§ **What the task asks**: Working through the entries below, find how many lines include the string "Estado"; give only that number.

------ Records provided ------

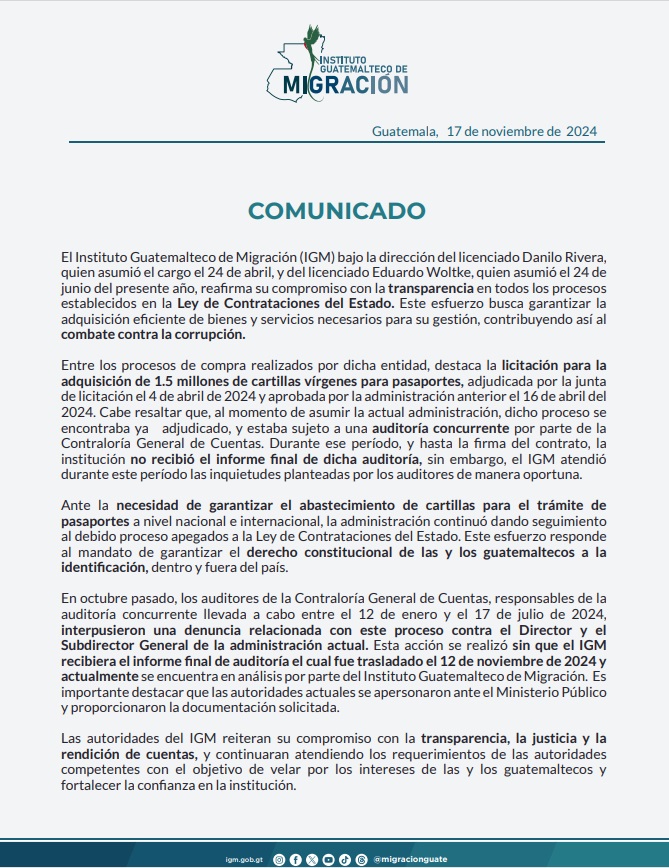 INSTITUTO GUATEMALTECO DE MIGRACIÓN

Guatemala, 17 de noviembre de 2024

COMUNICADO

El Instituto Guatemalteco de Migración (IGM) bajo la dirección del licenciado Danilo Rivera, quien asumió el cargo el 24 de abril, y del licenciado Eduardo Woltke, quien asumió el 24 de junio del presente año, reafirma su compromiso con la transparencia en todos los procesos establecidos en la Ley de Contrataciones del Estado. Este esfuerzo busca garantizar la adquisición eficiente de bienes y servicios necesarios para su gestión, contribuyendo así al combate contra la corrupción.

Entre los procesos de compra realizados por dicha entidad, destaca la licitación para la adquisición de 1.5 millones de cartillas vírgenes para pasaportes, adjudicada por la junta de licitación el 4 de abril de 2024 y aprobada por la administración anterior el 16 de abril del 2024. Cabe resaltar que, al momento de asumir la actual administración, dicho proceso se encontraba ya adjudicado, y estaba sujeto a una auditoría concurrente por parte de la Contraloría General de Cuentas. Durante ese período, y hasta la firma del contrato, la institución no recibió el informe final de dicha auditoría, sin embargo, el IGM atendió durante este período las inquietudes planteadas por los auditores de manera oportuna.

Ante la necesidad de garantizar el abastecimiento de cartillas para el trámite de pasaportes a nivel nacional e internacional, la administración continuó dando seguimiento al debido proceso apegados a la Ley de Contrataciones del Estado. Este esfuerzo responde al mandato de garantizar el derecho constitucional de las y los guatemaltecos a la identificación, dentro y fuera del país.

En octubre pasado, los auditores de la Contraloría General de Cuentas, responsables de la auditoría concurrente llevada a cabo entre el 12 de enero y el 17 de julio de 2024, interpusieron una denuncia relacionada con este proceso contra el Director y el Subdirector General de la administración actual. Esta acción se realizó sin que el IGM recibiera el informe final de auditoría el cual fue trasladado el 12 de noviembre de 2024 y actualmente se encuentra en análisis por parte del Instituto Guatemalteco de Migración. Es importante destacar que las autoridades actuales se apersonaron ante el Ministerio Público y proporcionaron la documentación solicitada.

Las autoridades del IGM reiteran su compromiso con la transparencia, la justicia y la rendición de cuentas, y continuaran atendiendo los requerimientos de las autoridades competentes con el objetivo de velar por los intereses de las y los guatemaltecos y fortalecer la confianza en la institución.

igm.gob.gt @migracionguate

------
------ Records provided ------

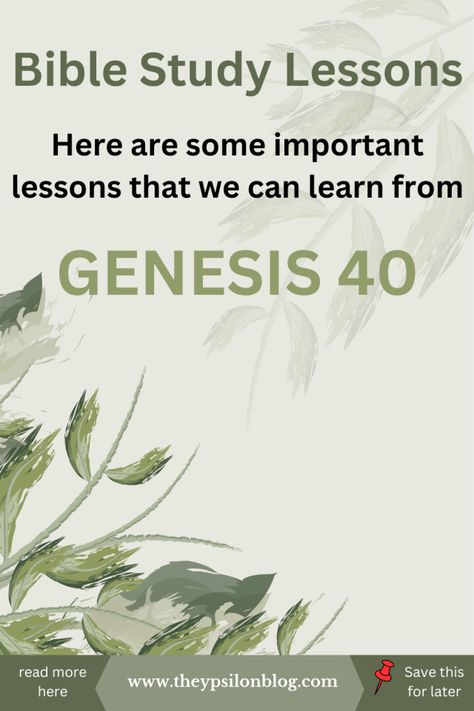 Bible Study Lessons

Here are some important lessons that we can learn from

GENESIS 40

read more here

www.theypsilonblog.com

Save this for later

------
------ Records provided ------

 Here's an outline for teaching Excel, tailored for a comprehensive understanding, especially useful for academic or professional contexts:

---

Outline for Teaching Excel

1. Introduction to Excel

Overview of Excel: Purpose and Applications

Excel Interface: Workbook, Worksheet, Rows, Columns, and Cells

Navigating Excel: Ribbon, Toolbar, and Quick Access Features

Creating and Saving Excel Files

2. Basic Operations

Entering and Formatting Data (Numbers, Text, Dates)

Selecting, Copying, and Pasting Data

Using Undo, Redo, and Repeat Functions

------

§ **Output of the exercise**: 2